__ENTRIES__:
--- Begin ---

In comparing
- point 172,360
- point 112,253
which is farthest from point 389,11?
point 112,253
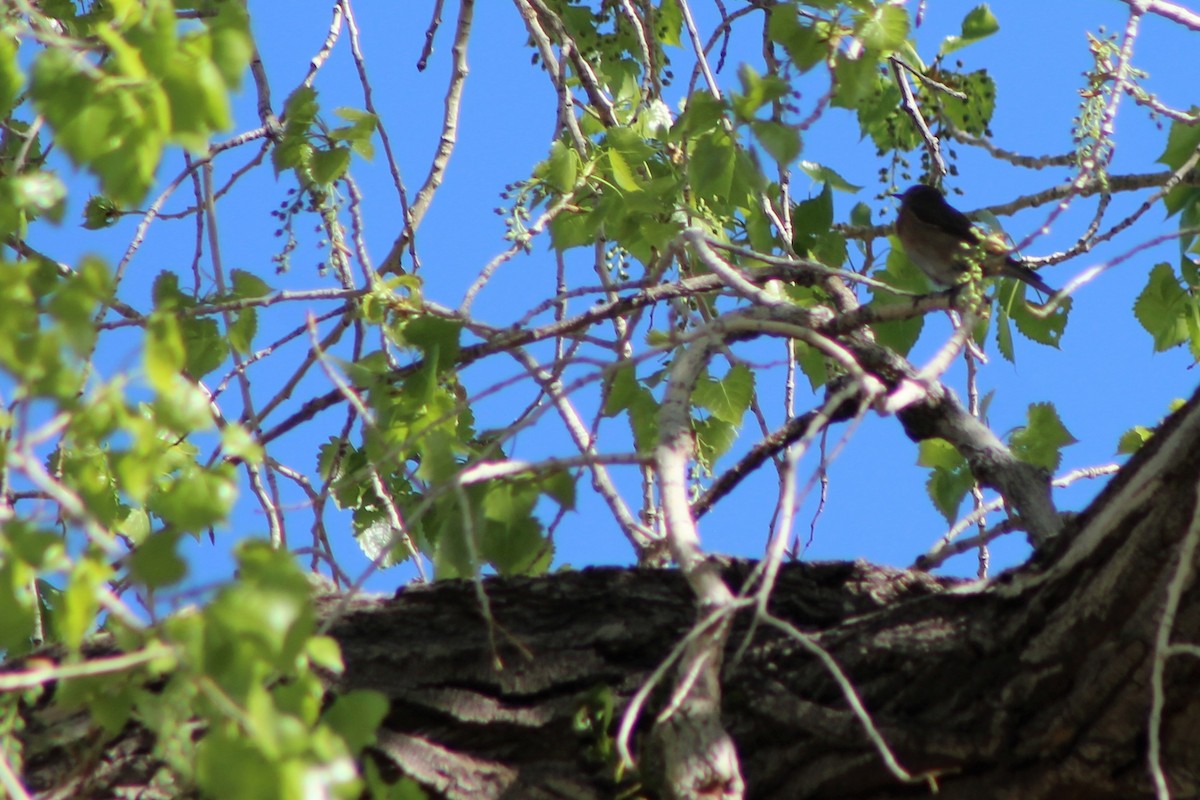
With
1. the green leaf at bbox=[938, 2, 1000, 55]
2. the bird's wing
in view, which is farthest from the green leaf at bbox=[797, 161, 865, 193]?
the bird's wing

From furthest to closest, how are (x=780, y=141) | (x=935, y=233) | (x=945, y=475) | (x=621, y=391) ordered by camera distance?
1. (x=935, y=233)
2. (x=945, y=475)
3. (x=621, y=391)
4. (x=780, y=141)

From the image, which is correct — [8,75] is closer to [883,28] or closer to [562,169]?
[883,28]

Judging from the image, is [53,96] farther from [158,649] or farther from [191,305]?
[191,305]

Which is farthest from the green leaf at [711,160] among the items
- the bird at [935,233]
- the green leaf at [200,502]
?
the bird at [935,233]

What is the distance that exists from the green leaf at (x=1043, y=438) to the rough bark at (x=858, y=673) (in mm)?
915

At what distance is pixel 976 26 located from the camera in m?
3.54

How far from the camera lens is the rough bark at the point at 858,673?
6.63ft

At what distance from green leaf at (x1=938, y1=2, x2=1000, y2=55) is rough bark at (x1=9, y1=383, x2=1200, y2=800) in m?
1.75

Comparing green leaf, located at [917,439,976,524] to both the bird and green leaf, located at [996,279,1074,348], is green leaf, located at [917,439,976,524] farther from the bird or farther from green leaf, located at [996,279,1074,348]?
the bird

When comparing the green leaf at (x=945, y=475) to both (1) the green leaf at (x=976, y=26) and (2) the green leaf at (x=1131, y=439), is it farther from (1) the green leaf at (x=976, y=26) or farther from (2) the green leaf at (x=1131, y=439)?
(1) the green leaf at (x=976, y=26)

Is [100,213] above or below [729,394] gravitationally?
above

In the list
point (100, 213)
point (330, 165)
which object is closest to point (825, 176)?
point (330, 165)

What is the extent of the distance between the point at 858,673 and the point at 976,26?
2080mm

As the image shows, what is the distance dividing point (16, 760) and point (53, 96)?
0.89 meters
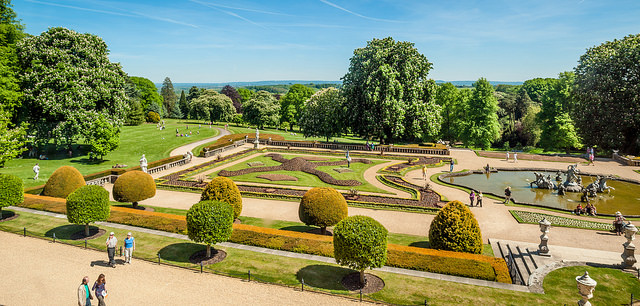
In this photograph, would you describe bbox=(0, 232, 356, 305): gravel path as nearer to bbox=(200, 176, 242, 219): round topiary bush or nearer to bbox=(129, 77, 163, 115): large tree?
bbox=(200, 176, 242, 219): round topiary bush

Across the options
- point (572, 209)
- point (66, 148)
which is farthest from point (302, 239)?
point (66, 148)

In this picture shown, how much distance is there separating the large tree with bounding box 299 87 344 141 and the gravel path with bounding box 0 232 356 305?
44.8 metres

--- End ---

Put the lines of the data from the one containing "In this picture" through the end of the data, both ends included, into a Markdown table with the columns Row and Line. Number each line in Row, put its text in Line, and leave out any blank lines.

__EXERCISE RESPONSE__:
| Row | Line |
|---|---|
| 1 | In this picture shown, how much distance is there separating the large tree with bounding box 299 87 344 141 and the gravel path with bounding box 0 232 356 305? |
| 2 | 44.8 metres |